• What the exercise asks
In your copy, each line below is repeated exactly and no image appears.

═══ Materials provided ═══

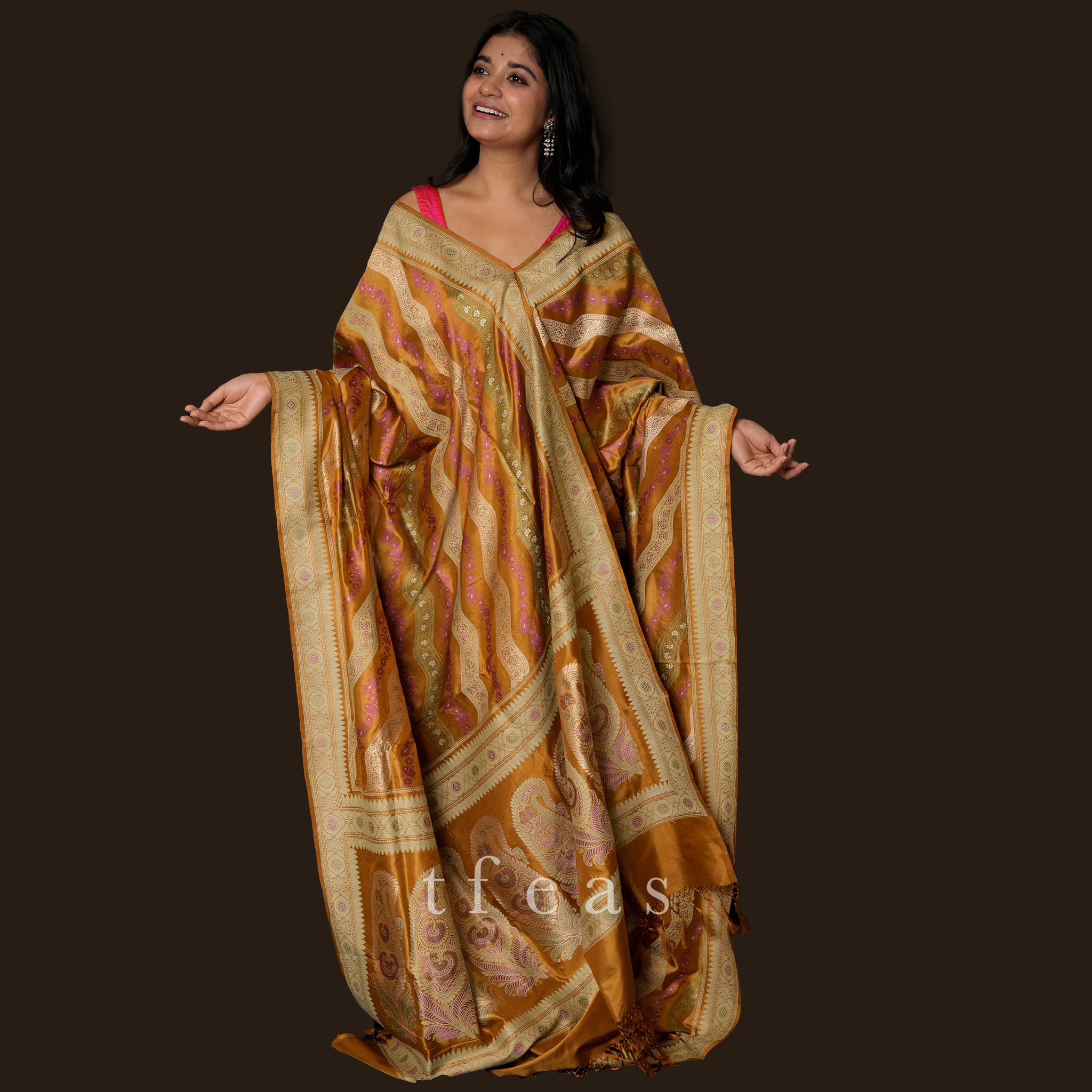 Dark Mustard Ada Revival Baluchari
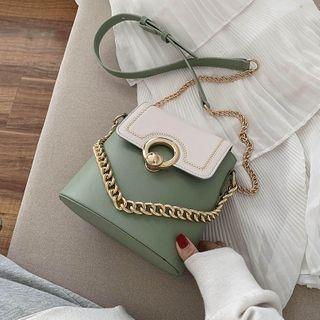 Color Block Flap Bucket Bag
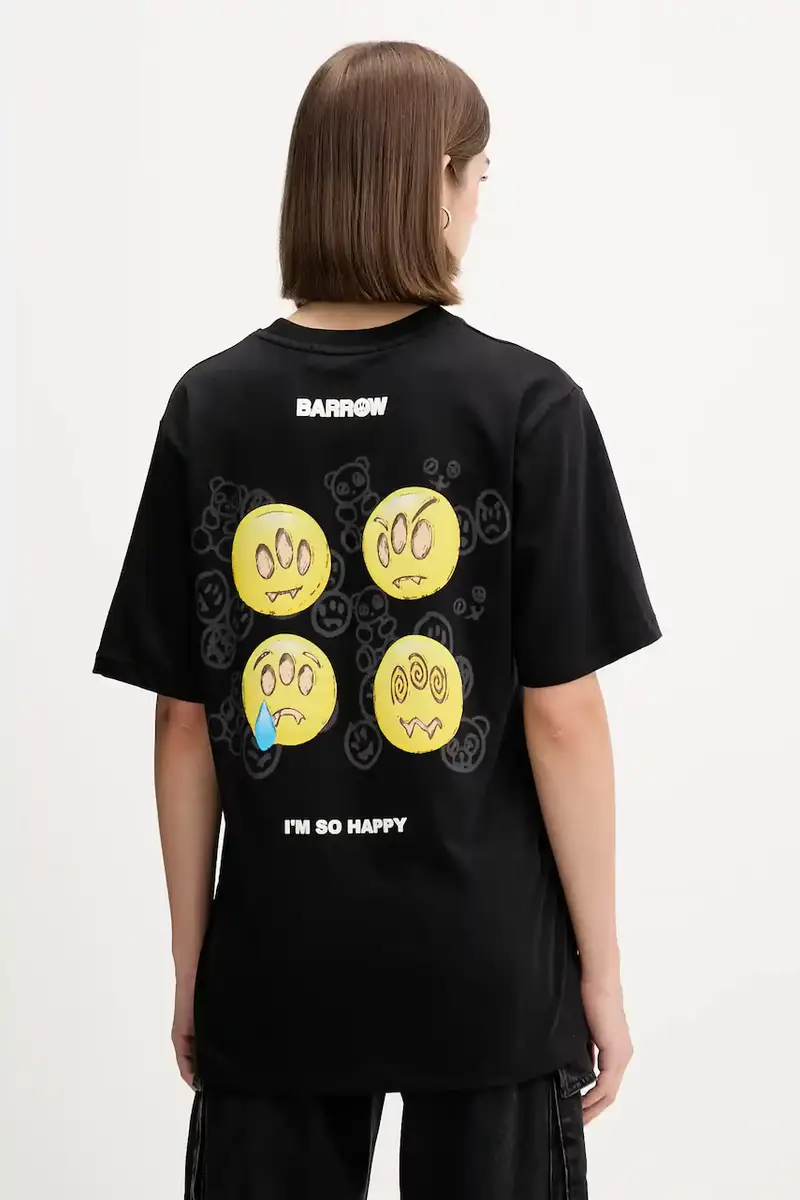 t-shirt in cotone colore nero F5BWUATH085 miniatura 3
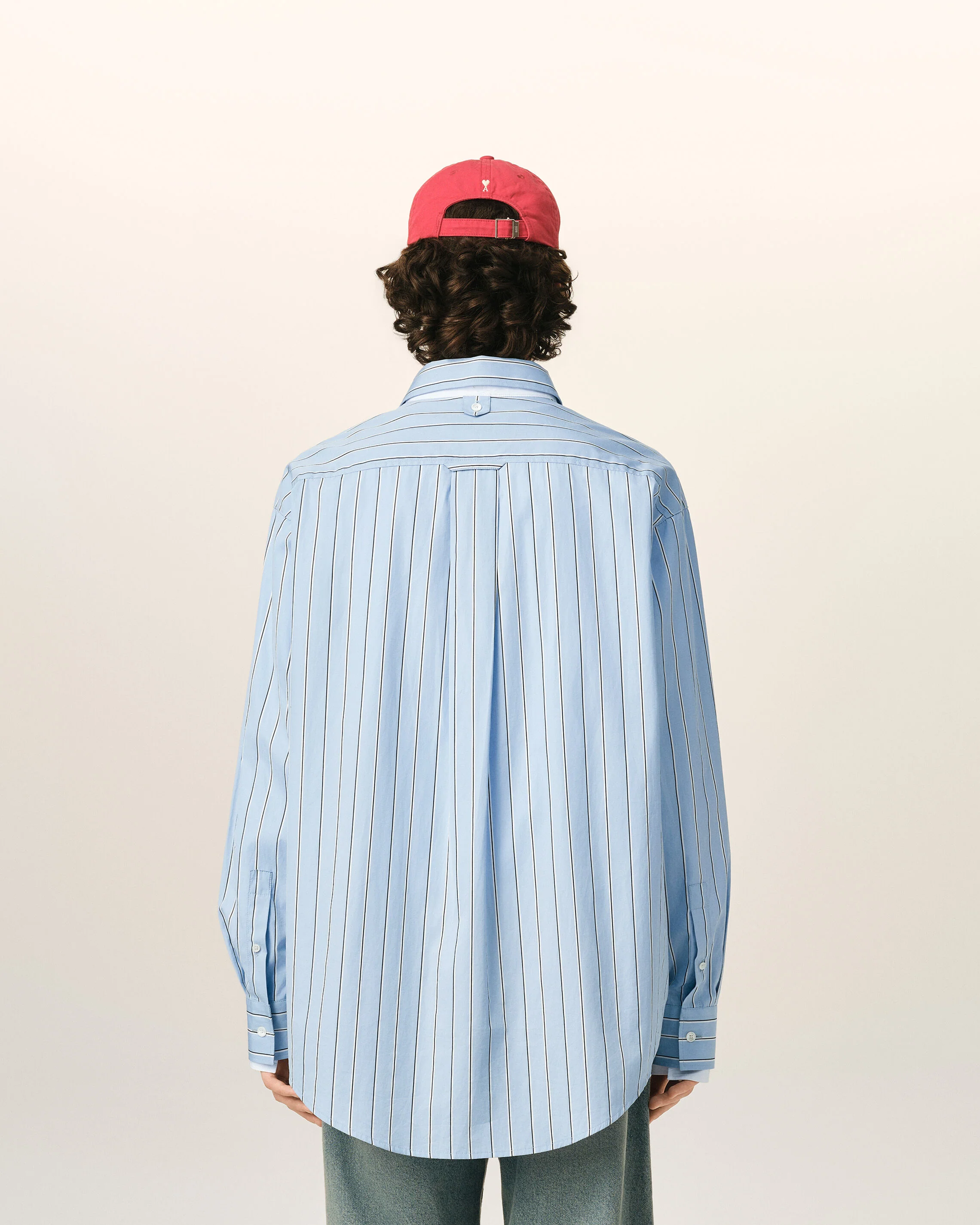Chemise large rayée bleue en coton col amovible - Image 5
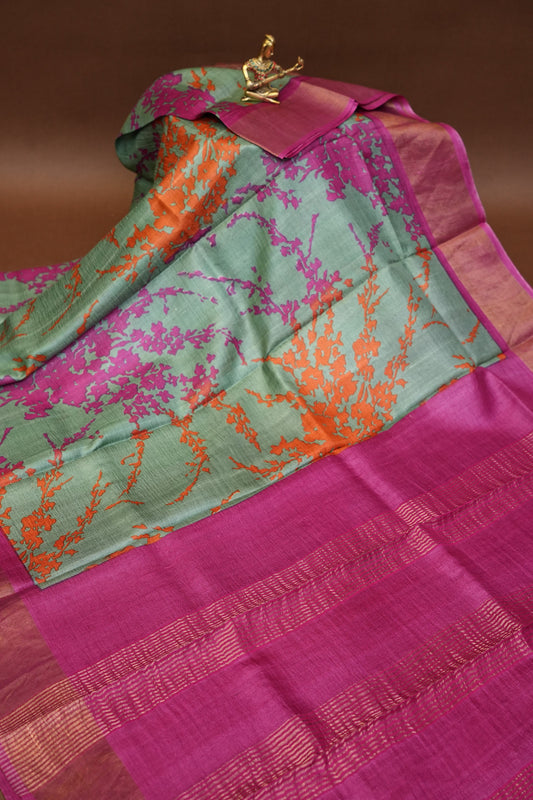 Floral Printed Pure Tussar Silk Saree-Teal Green|Silk Mark Certificate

═══

• Answer below
 Dark Mustard Ada Revival Baluchari
 Color Block Flap Bucket Bag
 t-shirt in cotone colore nero F5BWUATH085 miniatura 3
Chemise large rayée bleue en coton col amovible - Image 5
 Floral Printed Pure Tussar Silk Saree-Teal Green|Silk Mark Certificate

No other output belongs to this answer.